XIIe s. Mult sunt faus li prelat… Quant trechent lur Signur, poi te serunt feeil [fidèles], Th. le mart. 29. Car vers vus nus volt faire parjurer e trichier, ib. 43.

XIIIe s. Pechiés seroit, se tu trichoies, Qu'il m'est avis que loial soies, la Rose, 1987. Et maistre Pierre li Lombars, Qui Paris triche par ses ars, Bataille des sept arts. Cinquante anz [elle] a en s'escuele, S'est maigre et seche ; N'ai pas paor qu'ele me treche, Rutebeuf, 6. Si doit perir qui s'amor triche ; Qui dame trice u qui li ment, Tros qu'elle l'aime loiaument, Cil soit par tot le mont treciés [poursuivi], Partonop. v. 5473.

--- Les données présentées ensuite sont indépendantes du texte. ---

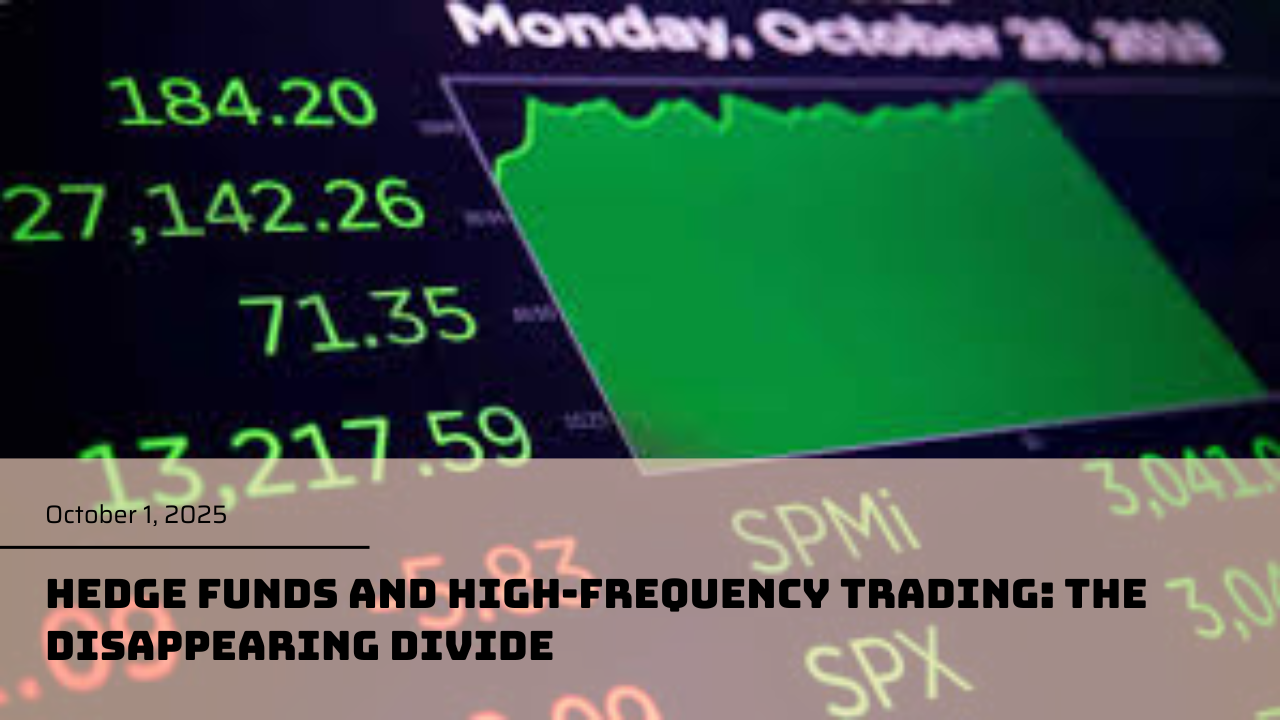 Hedge Funds and High-Frequency Trading The disappearing divide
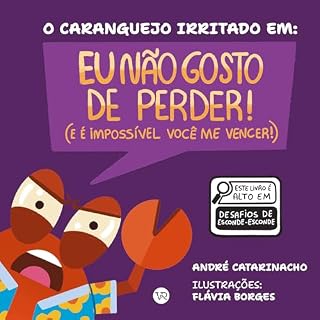 Livro O caranguejo irritado em: Eu não gosto de perder! (e é impossível você me vencer)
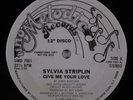 SYLVIA STRIPLIN Give Me Your Love UNO MELODIC 12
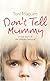 Don't Tell Mummy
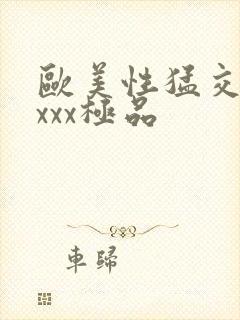 欧美性猛交xxxxx极品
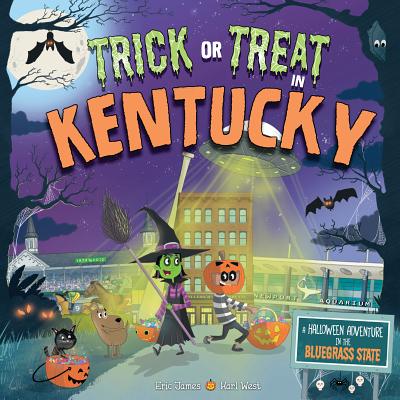 Trick or Treat in Kentucky: A Halloween Adventure In The Bluegrass State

XVIe s. C'est Charles V, dit Charles d'Autriche, que les anciens François de son temps brocardans appelloient Charles qui triche, faisant allusion sur Austriche qui triche, autant à dire qui trompe, Brantôme, Capit. estr. t. I, p. 1.

ÉTYMOLOGIE

Provenç. trichar, tricher, tric, tromperie ; ital. treccare. Diez rejette le lat. tricari, chercher des détours, parce que l'i long latin n'aurait pas donné un e (trecher, treccare) ; suivant lui, le mot est germanique : néerlandais, trek, action de tirer et tour qu'on joue. Mais alors, inversement, d'où viendrait l'i en français et en provençal ? Le français, qui a trecher et tricher, fait la transition, et il faut adopter tricari.